Dengan sejumlah contoh kasus itu, Mendagri lantas mengajak masyarakat mensyukuri nikmat yang diberikan Tuhan kepada bangsa Indonesia sehingga sampai 77 tahun masih bisa berdiri dan bersatu. Keberagaman merupakan kekayaan bangsa Indonesia.
Namun, Tito juga mengingatkan bahwa dalam ilmu manajemen konflik, setiap perbedaan berpotensi konflik. Oleh karena itu, konflik harus dimanage jangan sampai saling menghancurkan.
“Konflik harus diredam dan dinetralisir. Salah satunya dengan mengembangkan common intereset. Kalau ingin menyatukan suatu kelompok maka naikkan kepentingan bersama. Kepentingan perbedaan harus ditekan sekecil mungkin maka dia akan tidak meledak. Sebaliknya kalau ingin memecah suatu kelompok setiap perbedaan eksploitasi besar besaran itu rentan itu konflik pecah,” kata Tito.
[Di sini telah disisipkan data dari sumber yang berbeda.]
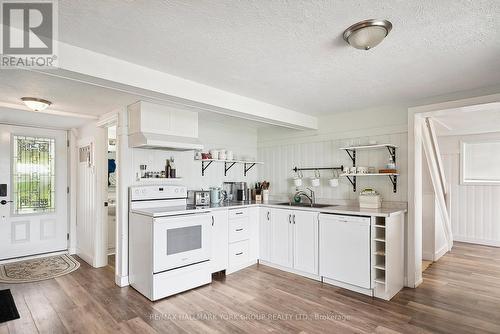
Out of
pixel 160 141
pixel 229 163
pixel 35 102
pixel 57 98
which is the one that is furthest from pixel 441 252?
pixel 35 102

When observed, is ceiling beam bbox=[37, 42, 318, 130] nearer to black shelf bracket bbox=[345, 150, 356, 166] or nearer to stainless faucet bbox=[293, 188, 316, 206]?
black shelf bracket bbox=[345, 150, 356, 166]

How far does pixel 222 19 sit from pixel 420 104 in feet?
9.24

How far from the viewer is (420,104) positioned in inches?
133

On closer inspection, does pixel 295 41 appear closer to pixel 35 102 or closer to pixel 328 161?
→ pixel 328 161

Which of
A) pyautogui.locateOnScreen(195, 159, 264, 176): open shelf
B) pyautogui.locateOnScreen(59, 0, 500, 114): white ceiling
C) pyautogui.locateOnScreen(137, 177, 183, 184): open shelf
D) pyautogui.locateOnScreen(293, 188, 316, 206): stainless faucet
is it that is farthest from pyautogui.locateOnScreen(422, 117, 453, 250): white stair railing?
pyautogui.locateOnScreen(137, 177, 183, 184): open shelf

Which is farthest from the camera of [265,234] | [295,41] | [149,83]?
[265,234]

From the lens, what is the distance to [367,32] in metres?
1.75

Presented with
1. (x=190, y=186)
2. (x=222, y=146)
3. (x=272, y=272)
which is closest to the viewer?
(x=272, y=272)

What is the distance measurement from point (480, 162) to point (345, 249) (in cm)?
422

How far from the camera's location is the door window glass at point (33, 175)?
4293 millimetres

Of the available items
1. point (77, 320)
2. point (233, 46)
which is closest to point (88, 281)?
point (77, 320)

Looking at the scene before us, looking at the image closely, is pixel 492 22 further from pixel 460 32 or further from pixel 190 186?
pixel 190 186

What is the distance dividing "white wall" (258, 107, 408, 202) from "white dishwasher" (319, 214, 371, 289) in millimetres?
827

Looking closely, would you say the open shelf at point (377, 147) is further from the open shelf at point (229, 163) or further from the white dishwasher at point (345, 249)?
the open shelf at point (229, 163)
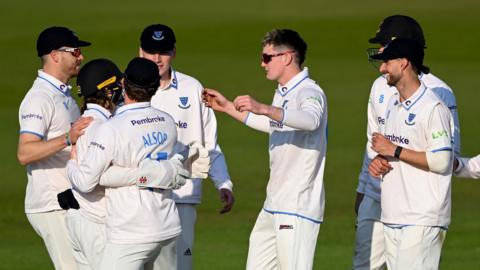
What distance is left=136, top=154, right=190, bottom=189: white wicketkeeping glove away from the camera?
9.09 meters

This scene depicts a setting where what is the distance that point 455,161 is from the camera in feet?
34.4

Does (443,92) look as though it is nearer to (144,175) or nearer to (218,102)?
(218,102)

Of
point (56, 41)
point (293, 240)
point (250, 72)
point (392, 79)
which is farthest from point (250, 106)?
point (250, 72)

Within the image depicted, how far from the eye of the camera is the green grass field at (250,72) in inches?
687

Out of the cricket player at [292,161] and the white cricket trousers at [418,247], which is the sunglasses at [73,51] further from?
the white cricket trousers at [418,247]

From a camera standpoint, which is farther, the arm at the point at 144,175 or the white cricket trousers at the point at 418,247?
the white cricket trousers at the point at 418,247

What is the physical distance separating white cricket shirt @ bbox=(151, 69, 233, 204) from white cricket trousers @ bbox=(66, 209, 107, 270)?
1.73 metres

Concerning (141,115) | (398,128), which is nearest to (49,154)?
(141,115)

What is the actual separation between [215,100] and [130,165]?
1.67m

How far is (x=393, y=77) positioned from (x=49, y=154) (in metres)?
3.08

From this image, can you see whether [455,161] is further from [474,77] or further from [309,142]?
[474,77]

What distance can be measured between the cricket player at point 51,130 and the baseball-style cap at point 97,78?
1016mm

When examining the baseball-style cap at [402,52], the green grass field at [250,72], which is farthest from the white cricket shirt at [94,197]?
the green grass field at [250,72]

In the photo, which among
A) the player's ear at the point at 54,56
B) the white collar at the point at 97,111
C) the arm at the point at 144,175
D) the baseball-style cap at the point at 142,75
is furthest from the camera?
the player's ear at the point at 54,56
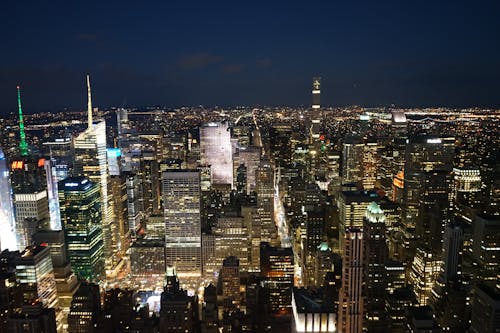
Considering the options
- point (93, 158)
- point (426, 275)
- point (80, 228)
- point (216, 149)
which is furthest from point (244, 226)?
point (216, 149)

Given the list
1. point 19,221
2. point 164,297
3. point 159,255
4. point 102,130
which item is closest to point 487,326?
point 164,297

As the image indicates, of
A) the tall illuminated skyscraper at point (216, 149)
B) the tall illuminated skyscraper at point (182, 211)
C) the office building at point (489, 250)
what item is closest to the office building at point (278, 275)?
the tall illuminated skyscraper at point (182, 211)

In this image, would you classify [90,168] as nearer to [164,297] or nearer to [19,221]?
[19,221]

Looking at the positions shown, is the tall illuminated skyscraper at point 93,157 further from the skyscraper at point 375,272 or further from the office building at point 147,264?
the skyscraper at point 375,272

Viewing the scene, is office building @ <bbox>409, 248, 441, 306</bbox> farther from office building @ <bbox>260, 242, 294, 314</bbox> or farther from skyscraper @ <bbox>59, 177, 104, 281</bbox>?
skyscraper @ <bbox>59, 177, 104, 281</bbox>

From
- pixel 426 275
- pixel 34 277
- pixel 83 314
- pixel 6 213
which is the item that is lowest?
pixel 426 275

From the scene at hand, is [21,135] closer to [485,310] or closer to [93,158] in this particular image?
[93,158]
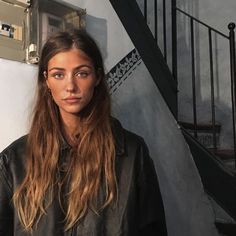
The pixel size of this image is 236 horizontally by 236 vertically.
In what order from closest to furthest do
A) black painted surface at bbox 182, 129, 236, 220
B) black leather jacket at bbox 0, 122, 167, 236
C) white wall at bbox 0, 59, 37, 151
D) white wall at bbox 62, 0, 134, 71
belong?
black leather jacket at bbox 0, 122, 167, 236 → white wall at bbox 0, 59, 37, 151 → white wall at bbox 62, 0, 134, 71 → black painted surface at bbox 182, 129, 236, 220

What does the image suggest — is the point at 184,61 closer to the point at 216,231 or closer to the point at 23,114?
the point at 216,231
“Oleh karena itu dalam rangka menjaga pluralisme-pluralisme itu kita ibaratkan sebagai kesehatan. Dia tidak datang begitu saja. Tapi harus dirawat terus dirawat. Kita harus bisa merawatnya dengan menaikkan semua common interest, kepentingan bersama kita. Kepentingan bersama kita adalah satu bangsa. Nilai-nilai itu harus dieksplorasi terus menerus dan perbedaan itu harus dikecilkan. Baru bisa dikatakan bangsa bersatu,” kata Tito.
Bagi Mendagri, salah satu upaya untuk merawat kepentingan bersama sebagai satu bangsa adalah memanfaatkan momentum ketika ada event nasional. Oleh karena itu, momentum Hari Kemerdekaan 17 Agustus tidak boleh dilewatkan begitu saja. Harus dimanfaatkan untuk menyalakan api nasionalisme.
“Ibarat api kebangsaan, api ini engga boleh padam tapi harus diberi terus minyak sehingga apinya berkorban untuk menyatukan kita. Bendera Merah Putih sebagai bendera tapi sebetulnya itu adalah simbol kebangsaan kita,” kata Tito.
“Jadi ketika Pak Dirjen Polpum, Pak Bahtiar menyampaikan ingin mengadakan Gerakan Pembagian 10 Juta Bendera Merah Putih, saya bilang bagus sekali,” kata Mendagri.
Tito berharap kegiatan pembagian bendera itu, bisa terus merawat api kebangsaan bangsa yaitu negara yang unik, yang plural dalam bingkai NKRI.
“Saya berpendapat bahwa modal terpenting kita sebagai negara plural bukan kekayaan alam, bukan jumlah penduduk, tapi nomor 1 kebersamaan kita sebagai bangsa dan rasa persatuan dan kesatuan kita. Kita boleh berbeda pendapat tapi kita harus bersatu begitu menghadapi permasalahan di dalam negeri dan luar negeri kita harus bisa survive sebagai bangsa. Bukan hanya 77 tahun tapi sepanjang masa,” pungkasnya.